Smaller companies such as Ener1, which had 469 employees at the end of 2010, according to data compiled by Bloomberg, came into the battery market later and are trying to compete against established competitors, said Shu Sun, an analyst at Bloomberg New Energy Finance.

“The electric battery market at the moment is a highly competitive one,” Sun, based in London, said in an interview. “It will be dominated by Japanese and South Korean players that have ramped up volume significantly and have secured more partners and customers. Smaller players like Ener1 will struggle in such a competitive market.”

This year through Sept. 30, 11,094 plug-in Nissan Leafs and Chevrolet Volts had been sold, according to Autodata Corp. That was less than 1 percent of the 4.7 million cars sold during the same time period.

O’Neill also blamed U.S. fuel-economy standards taking effect for model-year 2012 vehicles for limiting demand for batteries made by Ener1 and its competitors. The standards can be met by using a technology known as stop-start that saves gasoline while cars idle. Johnson Controls is among the companies whose batteries use the technology.

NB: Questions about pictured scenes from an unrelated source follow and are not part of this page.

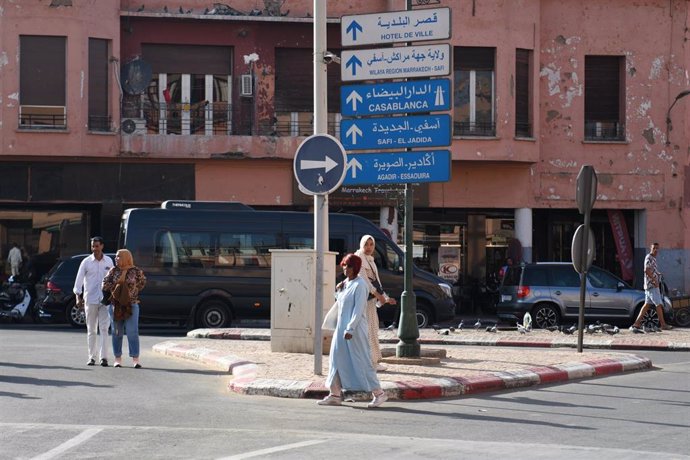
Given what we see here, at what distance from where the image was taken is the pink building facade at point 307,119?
3042 cm

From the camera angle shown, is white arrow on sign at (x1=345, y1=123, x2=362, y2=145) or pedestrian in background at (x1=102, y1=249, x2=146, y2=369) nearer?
white arrow on sign at (x1=345, y1=123, x2=362, y2=145)

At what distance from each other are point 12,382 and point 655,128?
78.3ft

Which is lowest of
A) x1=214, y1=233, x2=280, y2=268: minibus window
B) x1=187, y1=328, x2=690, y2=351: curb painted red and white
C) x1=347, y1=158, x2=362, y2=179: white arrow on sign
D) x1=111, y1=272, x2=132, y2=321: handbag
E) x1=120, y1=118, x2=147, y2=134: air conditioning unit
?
x1=187, y1=328, x2=690, y2=351: curb painted red and white

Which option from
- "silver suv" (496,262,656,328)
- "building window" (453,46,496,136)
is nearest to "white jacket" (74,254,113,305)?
"silver suv" (496,262,656,328)

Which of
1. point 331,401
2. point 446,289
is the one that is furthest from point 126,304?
point 446,289

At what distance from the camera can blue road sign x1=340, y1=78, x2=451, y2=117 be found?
51.4 ft

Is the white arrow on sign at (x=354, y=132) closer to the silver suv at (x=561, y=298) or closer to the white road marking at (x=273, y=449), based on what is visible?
the white road marking at (x=273, y=449)

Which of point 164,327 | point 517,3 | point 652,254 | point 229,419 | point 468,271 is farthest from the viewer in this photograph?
point 468,271

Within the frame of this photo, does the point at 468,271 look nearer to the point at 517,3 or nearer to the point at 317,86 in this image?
the point at 517,3

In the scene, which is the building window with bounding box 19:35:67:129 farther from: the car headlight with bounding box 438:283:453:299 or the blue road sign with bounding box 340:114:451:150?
the blue road sign with bounding box 340:114:451:150

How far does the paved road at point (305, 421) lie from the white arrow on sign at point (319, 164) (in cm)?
279

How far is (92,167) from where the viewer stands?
31234 millimetres

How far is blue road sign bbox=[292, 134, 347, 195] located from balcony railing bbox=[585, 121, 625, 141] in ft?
69.4

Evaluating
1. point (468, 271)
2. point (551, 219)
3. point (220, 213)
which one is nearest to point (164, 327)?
point (220, 213)
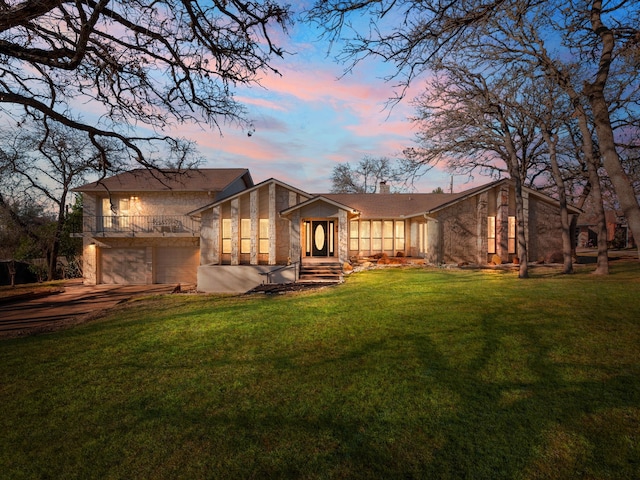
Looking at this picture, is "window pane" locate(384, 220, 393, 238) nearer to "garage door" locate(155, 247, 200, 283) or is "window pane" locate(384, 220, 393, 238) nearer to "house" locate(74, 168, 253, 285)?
"house" locate(74, 168, 253, 285)

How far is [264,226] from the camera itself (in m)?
20.5

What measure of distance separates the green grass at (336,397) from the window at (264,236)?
1278cm

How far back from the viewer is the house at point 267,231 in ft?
63.8

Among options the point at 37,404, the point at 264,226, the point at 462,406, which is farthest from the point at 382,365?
the point at 264,226

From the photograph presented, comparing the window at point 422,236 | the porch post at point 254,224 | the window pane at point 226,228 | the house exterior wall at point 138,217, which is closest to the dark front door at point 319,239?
the porch post at point 254,224

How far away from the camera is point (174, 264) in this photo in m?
24.1

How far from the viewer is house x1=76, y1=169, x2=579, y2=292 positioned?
63.8 ft

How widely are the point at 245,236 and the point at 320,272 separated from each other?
19.0 ft

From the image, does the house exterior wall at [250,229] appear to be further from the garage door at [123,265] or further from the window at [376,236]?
the garage door at [123,265]

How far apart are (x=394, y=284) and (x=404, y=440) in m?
9.52

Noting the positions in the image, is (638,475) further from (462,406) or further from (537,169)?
(537,169)

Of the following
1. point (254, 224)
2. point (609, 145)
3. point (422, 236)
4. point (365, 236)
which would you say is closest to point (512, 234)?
point (422, 236)

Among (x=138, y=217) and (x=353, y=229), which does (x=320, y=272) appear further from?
(x=138, y=217)

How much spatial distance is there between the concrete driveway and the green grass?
2.28m
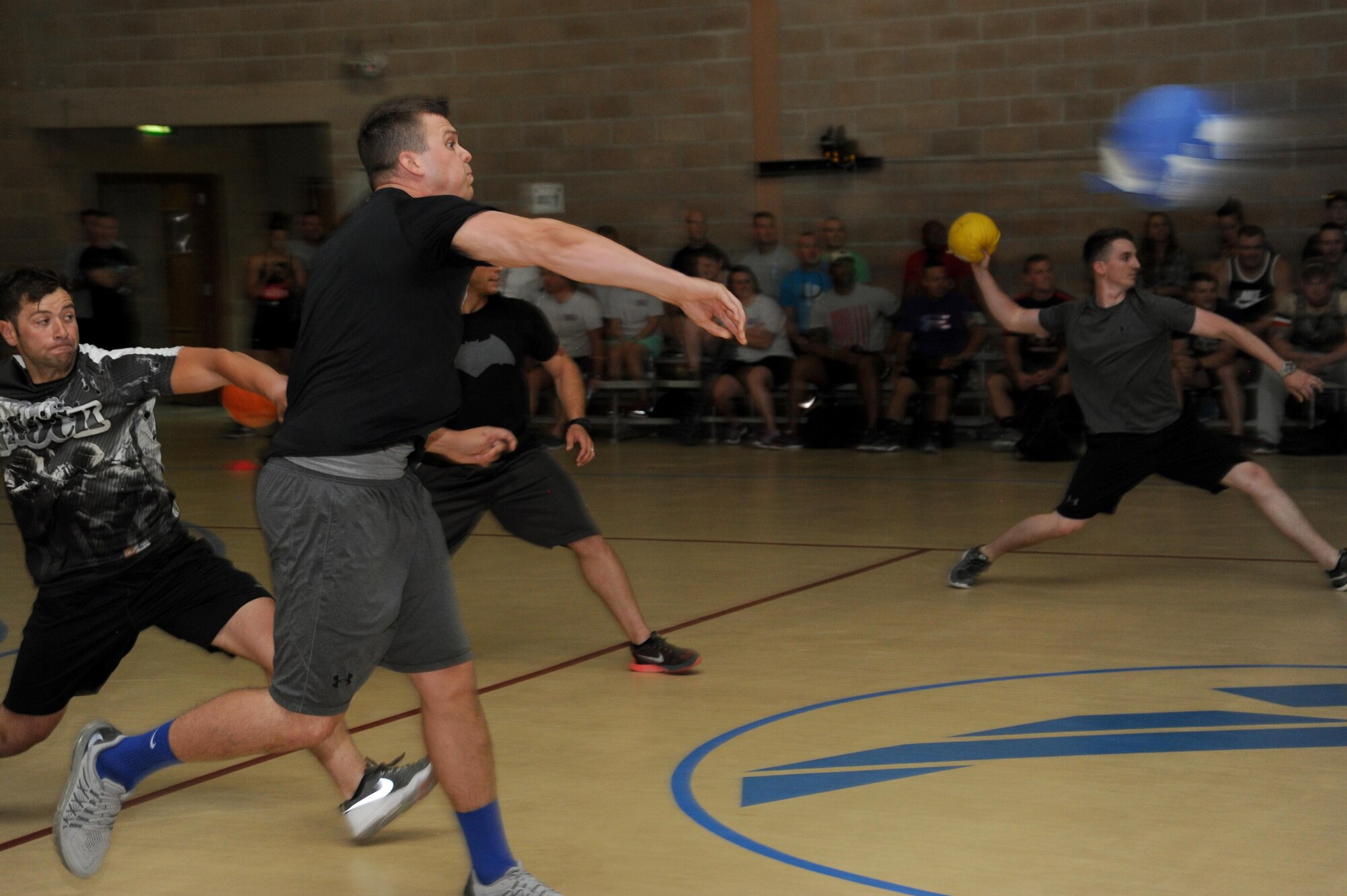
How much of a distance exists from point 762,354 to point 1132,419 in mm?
6486

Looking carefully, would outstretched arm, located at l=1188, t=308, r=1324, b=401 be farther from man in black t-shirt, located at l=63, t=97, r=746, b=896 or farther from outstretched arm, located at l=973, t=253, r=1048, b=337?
man in black t-shirt, located at l=63, t=97, r=746, b=896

That may mean vehicles can meet the 2012-2016 U.S. standards by adding the technology to conventional batteries, which are cheaper than the lithium-ion batteries used in hybrid and plug-in cars.

“Where it went off the rails is all the major car companies figured out in 2009 that they could use a different technology to meet the emissions standards in the U.S. and in Europe,” said O’Neill, who rates Ener1 shares “hold.” “That technology is start-stop.”

Ener1, which replaced its CEO in September, can still succeed if it finds ways to earn revenue from more diverse sources, Sun said.

“For these companies, it will be extremely difficult to secure any large-scale production contracts,” he said. “So they will have to look at other revenue, other applications for their battery products.”